◆ Фрагмент текста ◆
%%
Накануне выхода всей нашей бригады в Красное село, в лагеря, офицерское собрание конной артиллерии в Виленском переулке посетил Николай II. Посещение это не было неожиданным. Царь уже не раз бывал в собраниях полков гвардейской кавалерии. Он приезжал в гвардейские полки, чтобы отдохнуть душой. Он с удовольствием проводил время в собраниях этих полков, где он чувствовал себя более «среди своих», чем в Зимнем Дворце или в Царском Селе. Здесь он переставал быть российским самодержцем и превращался в рядового гвардейского полковника. И действительно, для него, по-видимому, узкие и мелкие интересы гвардейских полков были более понятны и близки, чем нужды Российской империи. Ему приятнее было смотреть на весёлые и довольные лица офицерской молодежи, чем ежедневно созерцать торжественно-почтительные физиономии своих придворных и надутые чванством лица министров.
Весной 1913 года он опять предпринял такое турне и уже навестил многие части, так что его появление можно было ожидать и у нас. Не забудем, что с конной артиллерией у него были особенно близкие отношения с тех пор, как он, будучи наследником (в начале 90-х годов) командовал её 1-й батареей.
Николаю, как наследнику престола, полагалось практически ознакомиться с тремя основными родами оружия: с пехотой, с кавалерией и артиллерией. Характерно, что инженерные части тогда верховным руководством армии игнорировались. Поэтому он служил последовательно в Преображенском полку, командуя 1-м батальоном, в Лейб-гусарском полку – командиром эскадрона и в конной артиллерии командиром батареи.
Царь приезжал обычно к обеду, который часто затягивался до утра. Так было и на этот раз. К концу обеда появились песенники, в рядах которых шагал на правом фланге и сверхсрочный вольноопределяющийся Мейендорф. Царь, конечно, обратил на него внимание, спросил его фамилию, узнал, что он уже третий год пытается овладеть тайнами баллистики и неорганической химии, что он по духу стопроцентный конно-артиллерист, и произвел его в подпоручики, предварительно сказав Мейендорфу, чтобы он передал поклон отцу (отец Мейендорфа был начальником царского конвоя). Тут же новому подпоручику прицепили офицерские погоны и стали их «обмывать». Николай, не желая им в этом мешать, уехал, а господа офицеры решили остаться «гулять» до утра, тем более, что в пять часов был назначен выход в лагерь.
Когда к этому часу я прибыл в батарею, то обратил внимание на странную походку господ офицеров и не менее странные лица, особенно у молодежи. Тут я узнал о «счастливом» событии. На Мейендорфа было страшно смотреть. Видно погоны обошлись ему не дешево. Однако, он геройски сел на коня и благополучно прибыл в Красное село.
%%
(Сохранённые записи данных)
%%
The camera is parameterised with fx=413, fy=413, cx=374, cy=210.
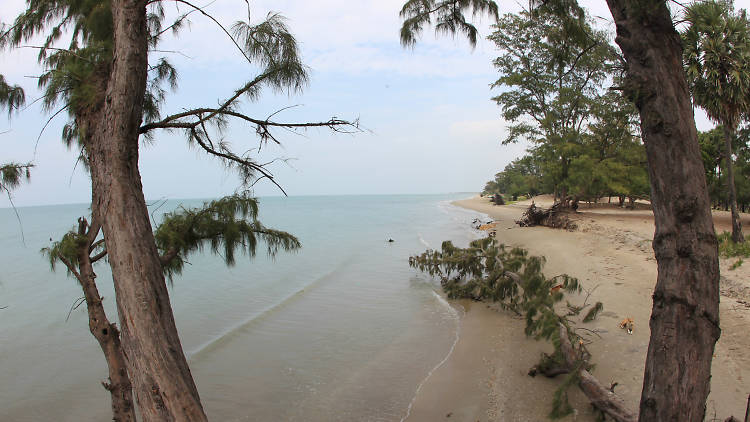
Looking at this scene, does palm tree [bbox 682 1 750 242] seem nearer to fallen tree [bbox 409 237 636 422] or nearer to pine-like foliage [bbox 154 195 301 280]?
fallen tree [bbox 409 237 636 422]

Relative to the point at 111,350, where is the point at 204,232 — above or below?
above

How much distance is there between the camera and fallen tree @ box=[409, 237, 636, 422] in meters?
4.09

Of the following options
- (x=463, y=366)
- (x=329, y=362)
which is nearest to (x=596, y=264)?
(x=463, y=366)

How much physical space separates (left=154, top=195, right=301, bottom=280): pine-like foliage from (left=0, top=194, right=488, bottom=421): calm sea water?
2.93 m

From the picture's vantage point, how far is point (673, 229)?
7.51ft

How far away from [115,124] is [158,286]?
921mm

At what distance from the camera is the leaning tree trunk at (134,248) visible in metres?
2.08

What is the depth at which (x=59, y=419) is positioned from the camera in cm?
596

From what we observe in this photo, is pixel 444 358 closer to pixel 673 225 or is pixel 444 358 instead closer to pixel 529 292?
pixel 529 292

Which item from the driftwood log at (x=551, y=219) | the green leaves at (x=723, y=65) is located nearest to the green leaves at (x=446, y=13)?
the green leaves at (x=723, y=65)

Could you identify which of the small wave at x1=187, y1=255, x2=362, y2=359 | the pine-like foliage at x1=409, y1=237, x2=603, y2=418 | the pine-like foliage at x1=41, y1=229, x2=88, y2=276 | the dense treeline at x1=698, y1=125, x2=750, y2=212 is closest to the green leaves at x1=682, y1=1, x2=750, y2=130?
the pine-like foliage at x1=409, y1=237, x2=603, y2=418

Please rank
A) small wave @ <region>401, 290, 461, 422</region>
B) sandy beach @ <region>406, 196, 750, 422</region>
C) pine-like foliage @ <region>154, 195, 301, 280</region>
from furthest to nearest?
1. small wave @ <region>401, 290, 461, 422</region>
2. sandy beach @ <region>406, 196, 750, 422</region>
3. pine-like foliage @ <region>154, 195, 301, 280</region>

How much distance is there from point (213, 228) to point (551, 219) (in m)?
19.8

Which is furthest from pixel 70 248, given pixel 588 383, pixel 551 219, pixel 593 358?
%%
◆ Указания ◆
a: Согласно отрывку о визите Николая II в офицерское собрание, каким подразделением конной артиллерии он командовал, будучи наследником?
b: Перепишите без изменений строки записей, начиная со строки, содержащей «Please rank», и до конца записей включительно.

◆ Ответы ◆
a: 1-й батареей.

b:
Please rank
A) small wave @ <region>401, 290, 461, 422</region>
B) sandy beach @ <region>406, 196, 750, 422</region>
C) pine-like foliage @ <region>154, 195, 301, 280</region>
from furthest to nearest?
1. small wave @ <region>401, 290, 461, 422</region>
2. sandy beach @ <region>406, 196, 750, 422</region>
3. pine-like foliage @ <region>154, 195, 301, 280</region>

How much distance is there from point (213, 228) to point (551, 219) (in m)?
19.8

Which is furthest from pixel 70 248, given pixel 588 383, pixel 551 219, pixel 593 358?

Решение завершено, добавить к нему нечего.